In accord with the record, the judge appropriately granted the State's motion for an extended term sentence. The sentence is consistent with our sentencing guidelines and does not shock the conscience. Therefore, we shall not disturb the trial court's extended term.
The remaining sentencing issue involves the State's contention that the judge failed to set a period of parole ineligibility on the sentence imposed for counts four and eight, as required by N.J.S.A. 2C:35-7. We agree.
N.J.S.A. 2C:35-7 provides that any person guilty of possession of cocaine within 1000 feet of a school zone,
is guilty of a crime of the third degree and shall, except as provided in N.J.S. 2C:35-12, be sentenced by the court to a term of imprisonment. . . . [T]he term of imprisonment shall include the imposition of a minimum term which shall be fixed at, or between, one-third and one-half of the sentence imposed, or three years, whichever is greater, during which the defendant shall be ineligible for parole.
N.J.S.A. 2C:35-12, provides for a waiver of mandatory minimum and extended terms for cases where "the defendant has pleaded guilty pursuant to a negotiated agreement or, in cases resulting in trial, the defendant and the prosecution have entered into a post-conviction agreement, which provides for a lesser sentence, period of parole ineligibility or anti-drug profiteering penalty."
In State v.

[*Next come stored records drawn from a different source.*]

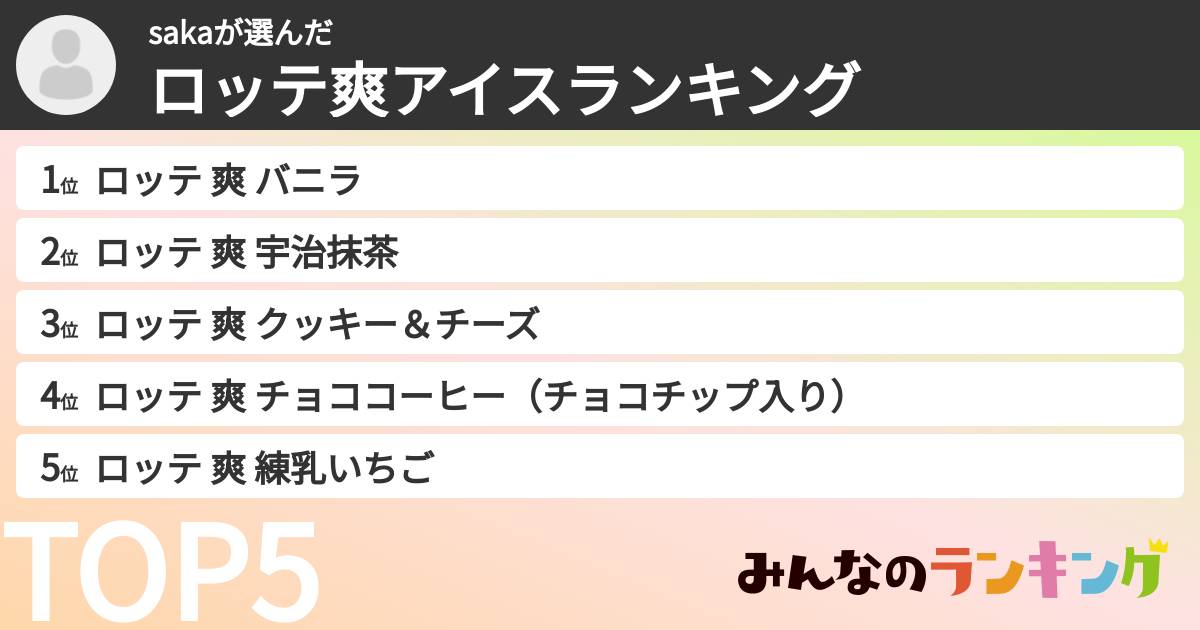 sakaが選んだ
ロッテ爽アイスランキング

1位 ロッテ 爽 バニラ
2位 ロッテ 爽 宇治抹茶
3位 ロッテ 爽 クッキー＆チーズ
4位 ロッテ 爽 チョココーヒー（チョコチップ入り）
5位 ロッテ 爽 練乳いちご

TOP5

みんなのランキング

Kearns, 393 N.J. Super. 107, 113 (App. Div. 2007), we concluded that the mandatory minimum period of parole ineligibility is compulsory and the failure to set one would make the sentence illegal, subject to correction at any time. Such change may be made by the court sua sponte. See State v. James, 165 N.J. Super. 173, 178-79 (App. Div. (1979). Thus, the sentence should be modified to specify a period of parole ineligibility under N.J.S.A. 2C:35-7.
We affirm the convictions, but remand for resentencing consistent with this opinion. We do not retain jurisdiction. I hereby certify that the foregoing is a true copy of the original on file in my office.